Retired Disney Institute Keynote Speaker and Prolific Blogger. Five daily, differently-themed personal blogs (about life's 5 big choices) on five different sites.

2 replies on “Embrace our critics”

Jeff,

When I read this, I was reminded of a quote by John Gardner that I use in my Managerial Communications class I teach. He stated, “Pity the leader caught between unloving critics and uncritical lovers.” If you are the leader, there will always be naysayers that criticize everything you do, and they oftentimes do it not because they want to help you to become better. Some attack change, some attack success out of jealousy, and some are just negative people who will criticize anything that passes their way.

And on the flipside, it is worth having those few close ones around you who care to help you be better. In spite of their admiration for you, they have the courage to critique you out of love. But instead, a lot of times we see people surrounding themselves with “yes people,” who never help them to be better.

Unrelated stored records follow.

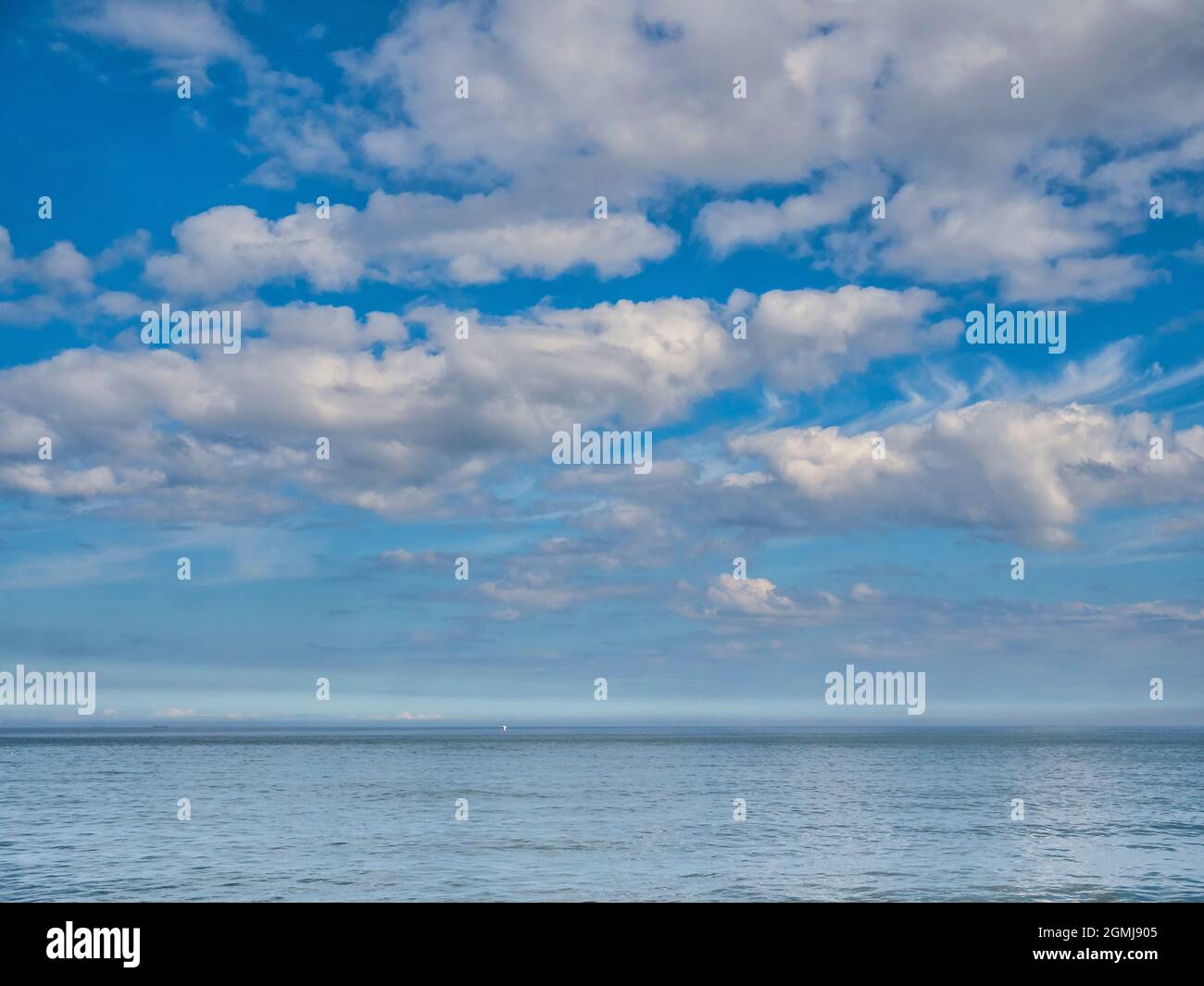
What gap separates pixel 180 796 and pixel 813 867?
57.4 metres

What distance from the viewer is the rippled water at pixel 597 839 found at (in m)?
40.7

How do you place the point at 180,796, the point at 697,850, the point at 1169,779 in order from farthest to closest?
the point at 1169,779, the point at 180,796, the point at 697,850

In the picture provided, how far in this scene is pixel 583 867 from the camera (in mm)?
44562

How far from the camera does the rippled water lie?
4072 centimetres

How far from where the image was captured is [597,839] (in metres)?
54.4
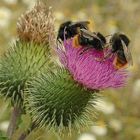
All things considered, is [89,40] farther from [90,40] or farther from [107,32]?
[107,32]

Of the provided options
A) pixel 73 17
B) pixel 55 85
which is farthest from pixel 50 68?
pixel 73 17

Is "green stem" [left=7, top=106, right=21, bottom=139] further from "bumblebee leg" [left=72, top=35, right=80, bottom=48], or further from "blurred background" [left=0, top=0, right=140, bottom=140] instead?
"blurred background" [left=0, top=0, right=140, bottom=140]

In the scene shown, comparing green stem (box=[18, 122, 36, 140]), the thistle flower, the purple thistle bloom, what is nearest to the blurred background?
the thistle flower

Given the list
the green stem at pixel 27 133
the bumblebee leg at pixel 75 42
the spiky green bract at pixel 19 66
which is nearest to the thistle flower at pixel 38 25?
the spiky green bract at pixel 19 66

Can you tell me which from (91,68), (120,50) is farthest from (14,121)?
(120,50)

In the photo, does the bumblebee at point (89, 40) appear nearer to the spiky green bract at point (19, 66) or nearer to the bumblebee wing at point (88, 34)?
the bumblebee wing at point (88, 34)

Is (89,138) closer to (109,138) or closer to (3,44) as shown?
(109,138)
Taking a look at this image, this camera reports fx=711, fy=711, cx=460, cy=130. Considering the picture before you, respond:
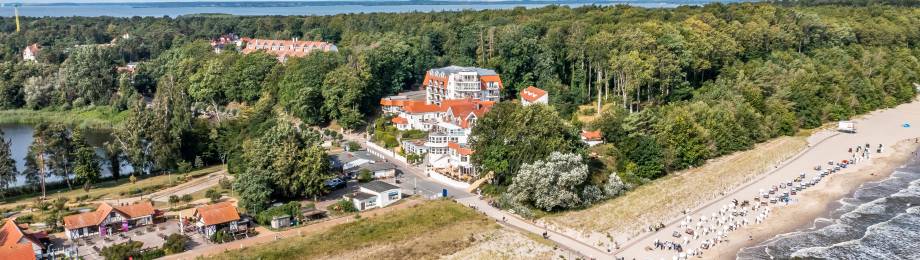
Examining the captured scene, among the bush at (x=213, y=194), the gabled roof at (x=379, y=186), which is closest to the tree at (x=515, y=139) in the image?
the gabled roof at (x=379, y=186)

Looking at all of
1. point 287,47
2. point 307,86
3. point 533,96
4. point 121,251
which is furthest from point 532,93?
point 287,47

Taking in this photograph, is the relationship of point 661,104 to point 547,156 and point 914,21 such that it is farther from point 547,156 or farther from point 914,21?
point 914,21

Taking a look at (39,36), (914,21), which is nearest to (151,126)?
(39,36)

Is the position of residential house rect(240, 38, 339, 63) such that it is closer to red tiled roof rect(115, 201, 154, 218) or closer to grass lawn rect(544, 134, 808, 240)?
red tiled roof rect(115, 201, 154, 218)

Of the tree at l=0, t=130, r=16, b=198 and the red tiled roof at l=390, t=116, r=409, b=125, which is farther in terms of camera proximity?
the red tiled roof at l=390, t=116, r=409, b=125

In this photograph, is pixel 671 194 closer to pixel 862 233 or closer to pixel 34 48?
pixel 862 233

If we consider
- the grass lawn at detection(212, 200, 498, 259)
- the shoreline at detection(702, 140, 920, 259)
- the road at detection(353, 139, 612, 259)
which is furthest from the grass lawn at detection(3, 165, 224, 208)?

As you can see, I am bouncing these concepts a lot in my head, and your words today hit hard and dug a lot up. With a lot of organizational change going on right now in my company, I have to remind myself of staying true to that still, small voice when people are jockeying for positions all around and playing “watercooler word assassination.” Like I told someone the other day – my door is always open, but that doesn’t mean I have to come out and jump in the midst of the criticism. And I don’t. But if you bring a criticism and gossip into my office, understand that I am assuming you are wanting me to act on it and fix it. If it is just gossip, I don’t want it.